There is a second line of defense, the Boys’ and Girls’ Clubs Association, which embraces 13,000 of the poorest youngsters in its recreational and leadership programs. Father Howatson is the prime mover in the Association, doing some of its finest work among rooftop squatters in Wanchai, a waterfront jungle of bars and cabarets where shiploads of pent-up sailors are regularly turned loose.

Because of the magnitude of Hong Kong’s welfare needs and the bewildering assortment of private organizations attempting to deal with them, there is an absolute necessity for a central clearinghouse to eliminate overlapping in some areas and neglect in others. This is the function of the Hong Kong Council of Social Service, a coordinating agency of ninety welfare organizations which regularly checks the balance sheets of its affiliates. If they pass muster, the colony government grants them substantial aid to supplement their own resources.

The Council, under its executive secretary Madge Newcombe, is also charged with discovering where and what the needs of poor people are, and then of assigning the religious or welfare societies best equipped to satisfy them. There is no shortage of needs; the Council’s concern is to avoid imbalance and wasted effort in meeting them.

Five years ago the Council created the Central Relief Records Office. With its file of approximately 200,000 cards, listing the name of every relief client and the aid he is receiving from each agency, the office has drastically reduced the duplication of welfare-agency work and chiseling by potential recipients. There is no need for begging; relief is so well organized that any hungry person can get a meal at a welfare agency.

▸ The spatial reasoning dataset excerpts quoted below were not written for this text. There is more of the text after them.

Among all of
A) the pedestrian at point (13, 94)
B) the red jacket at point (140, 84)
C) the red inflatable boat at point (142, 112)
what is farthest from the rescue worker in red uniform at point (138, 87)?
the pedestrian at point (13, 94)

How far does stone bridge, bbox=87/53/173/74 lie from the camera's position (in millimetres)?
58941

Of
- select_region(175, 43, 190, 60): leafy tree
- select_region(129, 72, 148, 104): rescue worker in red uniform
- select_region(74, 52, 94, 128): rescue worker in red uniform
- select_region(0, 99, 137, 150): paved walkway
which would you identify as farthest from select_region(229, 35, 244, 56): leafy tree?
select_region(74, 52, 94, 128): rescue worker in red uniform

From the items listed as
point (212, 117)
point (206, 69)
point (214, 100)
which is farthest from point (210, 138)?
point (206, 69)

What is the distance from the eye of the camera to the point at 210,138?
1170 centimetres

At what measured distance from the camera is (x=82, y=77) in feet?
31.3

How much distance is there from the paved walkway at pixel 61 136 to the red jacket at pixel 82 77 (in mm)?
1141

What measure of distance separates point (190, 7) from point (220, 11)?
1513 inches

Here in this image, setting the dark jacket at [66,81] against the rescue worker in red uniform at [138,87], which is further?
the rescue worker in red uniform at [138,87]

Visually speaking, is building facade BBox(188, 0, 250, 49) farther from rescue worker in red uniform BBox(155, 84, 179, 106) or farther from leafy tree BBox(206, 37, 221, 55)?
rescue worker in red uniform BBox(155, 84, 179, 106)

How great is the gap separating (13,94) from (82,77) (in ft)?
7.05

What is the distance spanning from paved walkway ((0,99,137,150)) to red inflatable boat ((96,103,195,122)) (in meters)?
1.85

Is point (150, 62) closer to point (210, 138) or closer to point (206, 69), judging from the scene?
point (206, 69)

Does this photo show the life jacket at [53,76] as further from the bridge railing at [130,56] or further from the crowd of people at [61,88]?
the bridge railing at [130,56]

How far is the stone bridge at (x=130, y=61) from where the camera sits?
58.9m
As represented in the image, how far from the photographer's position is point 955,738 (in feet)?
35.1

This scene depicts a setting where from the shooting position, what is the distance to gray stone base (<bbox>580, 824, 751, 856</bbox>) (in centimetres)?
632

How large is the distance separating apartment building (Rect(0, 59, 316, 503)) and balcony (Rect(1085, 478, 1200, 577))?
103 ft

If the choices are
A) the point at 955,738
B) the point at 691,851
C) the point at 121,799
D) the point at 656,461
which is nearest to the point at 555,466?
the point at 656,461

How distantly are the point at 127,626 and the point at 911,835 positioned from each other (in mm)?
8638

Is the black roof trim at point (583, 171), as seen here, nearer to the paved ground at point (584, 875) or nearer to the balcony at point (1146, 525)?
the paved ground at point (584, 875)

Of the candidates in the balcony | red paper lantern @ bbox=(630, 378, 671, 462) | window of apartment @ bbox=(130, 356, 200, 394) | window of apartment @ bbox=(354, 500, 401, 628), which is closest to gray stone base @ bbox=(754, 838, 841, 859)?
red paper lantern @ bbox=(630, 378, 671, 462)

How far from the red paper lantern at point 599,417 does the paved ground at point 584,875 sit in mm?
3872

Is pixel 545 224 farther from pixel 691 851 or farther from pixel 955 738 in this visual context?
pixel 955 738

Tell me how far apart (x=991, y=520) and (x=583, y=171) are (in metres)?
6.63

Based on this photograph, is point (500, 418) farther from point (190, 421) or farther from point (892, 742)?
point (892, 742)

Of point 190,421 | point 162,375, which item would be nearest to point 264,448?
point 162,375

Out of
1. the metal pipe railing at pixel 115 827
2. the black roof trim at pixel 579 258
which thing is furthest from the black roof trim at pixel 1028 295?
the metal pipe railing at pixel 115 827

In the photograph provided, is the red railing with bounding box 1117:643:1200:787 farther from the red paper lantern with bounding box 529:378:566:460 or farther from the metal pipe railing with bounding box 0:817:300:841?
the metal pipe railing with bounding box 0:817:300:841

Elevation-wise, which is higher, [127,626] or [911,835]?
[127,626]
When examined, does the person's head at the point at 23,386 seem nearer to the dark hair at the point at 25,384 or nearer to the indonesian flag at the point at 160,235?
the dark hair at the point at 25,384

Apart from feeding and housing the colony’s displaced persons, there is a human problem of especial poignance. A resettlement estate, at its outset, is an assembly of strangers from all over China, some from big cities, some from back-country hamlets, tossed together like beans in a bowl.

At Wong Tai Sin, one of the largest resettlement estates, 60,000 people are packed into long rows of multi-story concrete blocks. Physically, they are far better off than they were in the shacktowns they came from, but when they first moved in they were strangers lost in a crowd, rootless and with no sense of community interests.

During World Refugee Year (1959-60), the United States government met the problem of building community consciousness at Wong Tai Sin with one of its most effective gifts—$210,000 to build a community center there. Now completed and in full operation, it is a large, modern, five-story building teeming with community enterprises.

The variety of its activities is bewildering: classes for the deaf, courses in Diesel mechanics and refrigeration engineering, Chinese opera, day nurseries, social events, libraries, movies and a hundred other interests—all of them designed to form a congenial community out of thousands of isolated families.

The idea worked so well that the United Kingdom put up an equal amount of money to build a second center in the new-born industrial city of Tsuen Wan. The Toronto and Canadian World Refugee Year committees donated $75,000 for a third community center at Chai Wan, on Hong Kong Island. Others are planned, and the public response to the centers has been so enthusiastic that the colony hopes to establish one in every resettlement estate.

The Hong Kong branch of Church World Service, a department of the National Council of the Churches of Christ in America, picked up fresh vigor a few years ago. Dr. Elbert E. Gates, Jr., pastor of the First Baptist Church of Westfield, N.J., made an incidental stop at Hong Kong during a trip to Australia. He and his wife, June, had a close-up look at the colony’s refugees, and what they saw made an unforgettable impression on them. In 1959, he gave up his pastorate and took a one-third cut in salary to become director of the Church World Service branch in Hong Kong.